Northeastern Section - 44th Annual Meeting (22–24 March 2009)

Paper No. 11
Presentation Time: 4:40 PM

LINKING SEDIMENTOLOGY AND LOCAL WATER QUALITY ISSUES IN A TEAM-TAUGHT UNDERGRADUATE SEDIMENTOLOGY AND STRATIGRAPHY COURSE AT WINONA STATE UNIVERSITY, MN


SUMMA, Catherine L., Department of Geoscience, Winona State University, PO Box 5838, Winona, MN 55987 and DOGWILER, Toby, Geography, Geology, and Planning Department, Missouri State University, 901 S. National Ave, Springfield, MO 65897, csumma@winona.edu

Minnesota's citizens voted in 2008 to amend the state constitution to impose a 25-year sales-tax increase that provides funding to the arts and environmental preservation. These Minnesota Clean Water, Land and Legacy funds are dedicated to assessing, restoring and protecting MN's waterways, which will, in turn, provide job and research opportunities for geoscientists.
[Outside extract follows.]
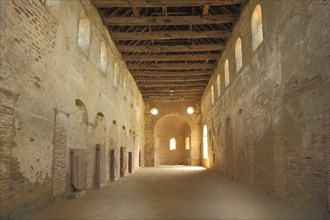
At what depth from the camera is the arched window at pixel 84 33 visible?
409 inches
To prepare our students to compete for these resources and to work as good stewards of MN's water resources, we have redesigned our traditional sedimentology/stratigraphy class to focus on the critical role that sedimentology plays in assessing waterway health, particularly as related to total maximum daily load studies.

We describe here our approach to the redesigned course, which is being offered for the first time in spring 2009. We have motivated students by situating our treatment of sediment-transport dynamics in the context of sediment and turbidity controls in area streams. Many of southeastern MN's sediment-related water-quality problems result from widespread agricultural activities in upland areas. Mitigating these problems requires identification of sediment sources into, and pathways along, streams so that these conduits can be isolated and water-quality can be restored. Since other agricultural chemicals, including nutrients, herbicides and pesticides, are likely to move in concert with the sediment, mitigating sediment-transport problems has the potential to mitigate other contaminants.

To prepare students to tackle these complex problems, faculty with expertise in sedimentology and watershed dynamics have designed learning activities that integrate our disciplinary perspectives. Students work with stream tables in the laboratory to model stream-bank stability and the impact of varying flow conditions on channel morphology and sediment loads. This allows students to model and assess the effects of various agricultural best management practices (BMPs) on stream-bank stability. They study sediment-transport dynamics in a laboratory flume and in streams to quantify the relationship between sediment load and flow parameters. Field investigations of local streams provide students an opportunity to observe the effectiveness of BMPs and the influence of landuse on sediment entrainment and transport.